◆ **Document text**:
5) I specifically asked about colors, and more specifically about White Diamond Tricoat for you. The gray and blue pictured will definitely be production colors. WDT was still unknown, no one could remember if it was a choice or not. As far as they all knew, WDT is still a possibility though, it's not like they said absolutely can't do it. I'm told the color chart hasn't been finalized yet, they started out with quite a few colors and are trimming it down. The one engineer said that he went through the list to order test vehicles and found some of the color choices on the list had been cancelled, so it is all TBD at this point.
6) Not sure, but I'm thinking so.


----------



## revjpeterson (Oct 2, 2013)

Starks8 said:


> * It will be interesting to see if the AM/FM radio actually has a seek/scan function this time around. I know most people likely don't listen to radio any more, so I doubt it, but the scan/seek feature is nice when you are traveling through parts of the state/country where you aren't familiar with what stations come in clearly for the part of the United States that you are in. This feature has come in handy and has been a jewel in my wife's 2012 Honda Civic when we travel.


The current MyLink radio does have a feature (the button labelled "AS") that will search through and set two pages of the stations with the strongest signal in your current location (without erasing your existing favorites pages). I've used that on a few occasions for out-of-town trips.


----------



## jblackburn (Apr 14, 2012)

revjpeterson said:


> The current MyLink radio does have a feature (the button labelled "AS") that will search through and set two pages of the stations with the strongest signal in your current location (without erasing your existing favorites pages). I've used that on a few occasions for out-of-town trips.


I can't remember if it's the Cruze or my dad's Jeep that does that, but one of them does.

My GF complains that my car doesn't have a "SCAN" button all the time when we take it to areas where we don't know the radio stations.


----------



## Starks8 (Jul 20, 2011)

Sunline Fan said:


> 1) I can't remember, but I don't think so. I believe it's still a lever action, but moved down by your left foot. As the engineer said, the old parking brake handle was in prime real estate, so they had to move it to put more useful features in.
> 2) You know I didn't pay much attention. Andrei would know though because he was specifically asking about it, and testing it.
> 3) I don't believe the center console has one, but I can check. I think they were just up front there. With the wireless charging pocket, I think they figured one wouldn't use a hidden device as much.
> 4) Don't remember. Maybe ask Andrei since he was checking out the seats.
> ...



Thanks, Jon! I really appreciate it! That's really cool that you got to go to the reveal! Super jealous, man! How was the whole experience for you?!

◆ **Dataset excerpt**:
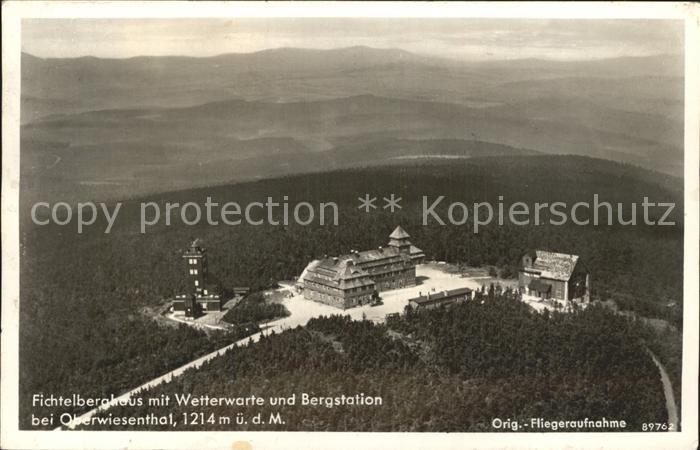 Oberwiesenthal Erzgebirge Fliegeraufnahme Fichtelberghaus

◆ **Set of tasks**:
1) In the car forum thread, list each username that appears in a heading with a date in parentheses, along with that date.
2) Carry on the car forum thread from the end of its last post.

◆ **Expected results**:
1)
revjpeterson (Oct 2, 2013)
jblackburn (Apr 14, 2012)
Starks8 (Jul 20, 2011)

2)
I wouldn't mind the upfront USB/Aux inputs being the only ones if they had a door they could be put behind and hid from sight but since that doesn't appear to be the case, having them in the center armrest would have been nice too. My wife's Civic has them both in front and in the arm rest console which comes in handy and helps us avoid a lot of arguments, haha! I think the Premier trim level would look really good in the WDT and I hope it makes the cut! 

So overall, what are your first impressions of the 2016 Cruze? Do you see yourself trading your current Cruze to buy one?


----------



## Sunline Fan (Jul 29, 2012)

Starks8 said:


> Thanks, Jon! I really appreciate it! That's really cool that you got to go to the reveal! Super jealous, man! How was the whole experience for you?!
> 
> I wouldn't mind the upfront USB/Aux inputs being the only ones if they had a door they could be put behind and hid from sight but since that doesn't appear to be the case, having them in the center armrest would have been nice too. My wife's Civic has them both in front and in the arm rest console which comes in handy and helps us avoid a lot of arguments, haha! I think the Premier trim level would look really good in the WDT and I hope it makes the cut!
> 
> So overall, what are your first impressions of the 2016 Cruze? Do you see yourself trading your current Cruze to buy one?


It was truly amazing. All that talent on one vehicle all in the same room together was about as epic as epic can be. It was an awesome experience to connect with some of the engineers and give them a preview of what it's like to own and drive the car every day, from the outside.

The USB/aux and 12V plugs up front are covered, they have little flip up doors in front of them. The whole area isn't covered, but the plugs themselves are.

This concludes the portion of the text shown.